If I could have a super power, it would be one that would allow for me to insert extra hours into the day, so that whenever I was feeling that the standard 24 were not sufficient for me to get done what I wanted to get done, I’d have a solution. Of course there would have to be a limit as to how often I could use the power, otherwise the calendar would never move.

I don’t blog enough. I’m aware of that. I’m envious of those who find time to post daily and wish I could be better at that (hence my wish for the super power). But beyond the ‘how often’ with blogging, there is an issue of the ‘what’. What is it that people want to read? What exactly will get me the attention I want, or really the attention that I need so that people will know my name when it’s time my book comes out? The other day my inbox went from having 20 unread messages in it to having 16,284. It seems unreal, I know. But have you heard of Nerdy Apple Bottom?

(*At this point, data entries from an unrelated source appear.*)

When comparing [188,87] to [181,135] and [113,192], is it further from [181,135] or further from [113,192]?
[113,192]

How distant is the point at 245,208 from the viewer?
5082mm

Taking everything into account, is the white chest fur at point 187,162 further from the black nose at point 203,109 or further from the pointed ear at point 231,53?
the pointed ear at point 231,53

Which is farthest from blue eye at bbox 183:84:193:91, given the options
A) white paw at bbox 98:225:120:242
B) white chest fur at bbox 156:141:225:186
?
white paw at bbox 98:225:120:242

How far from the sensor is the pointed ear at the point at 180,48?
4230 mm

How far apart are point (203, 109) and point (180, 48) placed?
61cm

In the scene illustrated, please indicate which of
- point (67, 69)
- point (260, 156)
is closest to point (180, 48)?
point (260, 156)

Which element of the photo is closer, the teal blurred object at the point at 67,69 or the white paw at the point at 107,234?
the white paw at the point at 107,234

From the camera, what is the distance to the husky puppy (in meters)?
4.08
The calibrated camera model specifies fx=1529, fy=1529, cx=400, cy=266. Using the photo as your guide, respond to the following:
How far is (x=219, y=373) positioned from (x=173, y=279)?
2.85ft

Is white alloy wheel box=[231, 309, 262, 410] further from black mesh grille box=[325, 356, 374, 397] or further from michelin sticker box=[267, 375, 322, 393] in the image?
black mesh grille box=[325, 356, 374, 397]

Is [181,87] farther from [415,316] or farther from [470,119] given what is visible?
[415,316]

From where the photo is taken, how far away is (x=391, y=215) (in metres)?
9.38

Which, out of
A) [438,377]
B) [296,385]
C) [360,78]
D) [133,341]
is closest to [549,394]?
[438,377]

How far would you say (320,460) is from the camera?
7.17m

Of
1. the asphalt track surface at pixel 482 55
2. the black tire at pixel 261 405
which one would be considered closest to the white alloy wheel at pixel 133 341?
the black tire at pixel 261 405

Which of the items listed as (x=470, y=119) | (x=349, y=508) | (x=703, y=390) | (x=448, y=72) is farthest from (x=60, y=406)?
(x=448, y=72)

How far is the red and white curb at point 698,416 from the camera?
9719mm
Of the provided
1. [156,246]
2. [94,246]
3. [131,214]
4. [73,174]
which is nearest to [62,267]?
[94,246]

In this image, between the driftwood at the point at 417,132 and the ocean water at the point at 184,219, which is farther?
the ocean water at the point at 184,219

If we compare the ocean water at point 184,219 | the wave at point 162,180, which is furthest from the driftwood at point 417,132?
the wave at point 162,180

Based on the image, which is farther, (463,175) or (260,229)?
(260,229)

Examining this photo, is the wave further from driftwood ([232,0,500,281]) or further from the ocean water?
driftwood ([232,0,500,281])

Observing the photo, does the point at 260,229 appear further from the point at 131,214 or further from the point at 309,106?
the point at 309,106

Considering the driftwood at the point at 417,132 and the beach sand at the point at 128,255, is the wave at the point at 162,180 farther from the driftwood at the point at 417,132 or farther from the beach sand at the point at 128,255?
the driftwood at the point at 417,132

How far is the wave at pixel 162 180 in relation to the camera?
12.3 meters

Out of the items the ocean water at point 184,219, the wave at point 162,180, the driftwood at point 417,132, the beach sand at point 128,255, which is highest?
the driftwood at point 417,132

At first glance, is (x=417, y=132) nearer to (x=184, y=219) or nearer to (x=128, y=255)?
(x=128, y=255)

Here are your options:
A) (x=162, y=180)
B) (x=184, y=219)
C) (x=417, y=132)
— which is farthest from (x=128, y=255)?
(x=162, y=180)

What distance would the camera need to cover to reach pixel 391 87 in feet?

A few weeks ago I started a daily ritual of logging onto wordpress during lunch to look at the Freshly Pressed page where a sample of the day’s most noteworthy blog posts are in the spotlight. Sure, it might be a better use of my time if I were drafting my own new posts but, a) I’m reading some really good writing, some of which is written by my competition and b) I’m feeling extra motivated, wanting very badly to be amongst the lucky ones on Freshly Pressed. (Thank you Freshly Pressed for lighting a match under my ass.)

So the inbox explosion—it happened the other day after logging on [to Freshly Pressed] and seeing a post titled, “My Son Is Gay.”” Hmm,” I wondered, “I’ll have to see what that’s about.” So I clicked on it. It was an essay written by a mother whose little boy wanted to dress up as Daphne from Scooby Doo for Halloween. Instead of telling you the whole story, I’ll let you click on the link above. What I will say was that reading it, the hair on my arms stood up, it was so emotional. And when I was finished, there was no way I could leave this woman’s blog without thanking her. So I clicked on the comment link, wrote her a little note and went to hit “send”. But before actually doing that, I checked a little box that asked if I wanted to see others’ comments as they were posted. “Sure,” I thought, figuring it would be interesting to see what others had to say. That’s where I made my mistake…

…because I never imagined 37,000 comments. Who can read 37,000 comments? Certainly not I. But the email alerts kept coming. And not one or two. Hundreds…thousands…by the minute, continuously rolling in, like the oil from the BP rig that kept spewing this past summer, day after day after day. Thankfully, before all 37,000 of the comments reached me, I was able to redirect any incoming ones to my recycle bin. But as for the 16,000 that did make it to my inbox, I’m still working on deleting them… a chunk at a time in fear my computer might spontaneously combust.

Of course I wish I had the time to read each and every reply in support of the anonymous mother writer. And I congratulate any blogger who can garner such a wealth of attention. Now, for brainstorming!

Should I ever make it to a point where my readership hits the quadruple digits and every one of my visitors takes time to comment, I promise, I will somehow find the time to read every one… even if I do have to fit it into my 24-hour day.